The qualified foreign limited partnership programme, which enables select foreign managers to invest onshore in yuan using capital raised offshore, should help increase liquidity across the private equity market, George Di, chief operating officer of Zerone, told sister publication Secondaries Investor.
“It will get easier for LPs to exit and a lot of approaches, like buyout [M&A transactions] and secondaries, will become more mature,” Di said. “The secondaries market is at a very early stage in China. Only a few LPs know they can use it as an exit approach.”
A majority of sales at the moment are by liquidity-constrained LPs, he added.
“The [secondaries] buy-side still has the power – there are a lot of heavily discounted assets.”
Yuan-denominated funds tend to have four-to-five-year terms, so vehicles are left with significant amounts of unrealised capital at the end of their lives, Private Equity International reported.

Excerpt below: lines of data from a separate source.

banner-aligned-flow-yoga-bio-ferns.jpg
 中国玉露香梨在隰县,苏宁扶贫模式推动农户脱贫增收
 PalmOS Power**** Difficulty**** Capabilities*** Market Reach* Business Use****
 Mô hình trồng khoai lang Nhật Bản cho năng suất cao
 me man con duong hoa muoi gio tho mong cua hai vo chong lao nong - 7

“There are people that seek liquidity which they didn’t get in the promised horizon and want to use that money elsewhere,” said head of private equity at Schroder Adveq Rainer Ender, whose firm was given QFLP status in the second quarter. “So, the secondary market has special appeal, and there’s not many buyers on the RMB side.”
The relative lack of institutions who can invest in yuan-denominated funds, buy businesses in yuan or carry out secondaries acquisitions in the currency has in part driven the yuan-to-dollar restructuring trend in the GP-led segment of the market. In September, Secondaries Investor reported that HarbourVest Partners and LGT Capital Partners had backed a $600 million deal involving Beijing-based IDG Capital. It was understood to be the first time a QFLP structure has been employed in a GP-led deal.
“Usually the underlying companies have to change their corporate structure in order to take US dollars and to be able to go into a US dollar fund and that is very difficult for a GP to orchestrate,” a source told Secondaries Investor at the time.
Yuan-denominated funds raised the equivalent of $163 billion last year, compared with only $22 billion for dollar-denominated funds, according to data from Schroder Adveq and research group Zero2IPO.